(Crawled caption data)
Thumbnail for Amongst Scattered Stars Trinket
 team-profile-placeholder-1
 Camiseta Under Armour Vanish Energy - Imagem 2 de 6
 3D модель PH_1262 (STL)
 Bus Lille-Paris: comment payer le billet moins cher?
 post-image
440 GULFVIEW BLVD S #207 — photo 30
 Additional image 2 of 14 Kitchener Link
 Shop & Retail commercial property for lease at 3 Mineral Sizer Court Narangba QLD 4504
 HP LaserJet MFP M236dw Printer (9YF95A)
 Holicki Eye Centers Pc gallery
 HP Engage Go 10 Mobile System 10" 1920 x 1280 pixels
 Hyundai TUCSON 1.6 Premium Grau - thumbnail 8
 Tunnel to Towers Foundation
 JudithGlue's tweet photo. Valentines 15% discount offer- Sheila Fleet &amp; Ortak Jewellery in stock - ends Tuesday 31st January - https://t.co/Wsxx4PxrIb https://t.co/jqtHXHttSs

▶ Task requirements
Every record must appear in the answer exactly as written.

▶ Answer space
Thumbnail for Amongst Scattered Stars Trinket
 team-profile-placeholder-1
 Camiseta Under Armour Vanish Energy - Imagem 2 de 6
 3D модель PH_1262 (STL)
 Bus Lille-Paris: comment payer le billet moins cher?
 post-image
440 GULFVIEW BLVD S #207 — photo 30
 Additional image 2 of 14 Kitchener Link
 Shop & Retail commercial property for lease at 3 Mineral Sizer Court Narangba QLD 4504
 HP LaserJet MFP M236dw Printer (9YF95A)
 Holicki Eye Centers Pc gallery
 HP Engage Go 10 Mobile System 10" 1920 x 1280 pixels
 Hyundai TUCSON 1.6 Premium Grau - thumbnail 8
 Tunnel to Towers Foundation
 JudithGlue's tweet photo. Valentines 15% discount offer- Sheila Fleet &amp; Ortak Jewellery in stock - ends Tuesday 31st January - https://t.co/Wsxx4PxrIb https://t.co/jqtHXHttSs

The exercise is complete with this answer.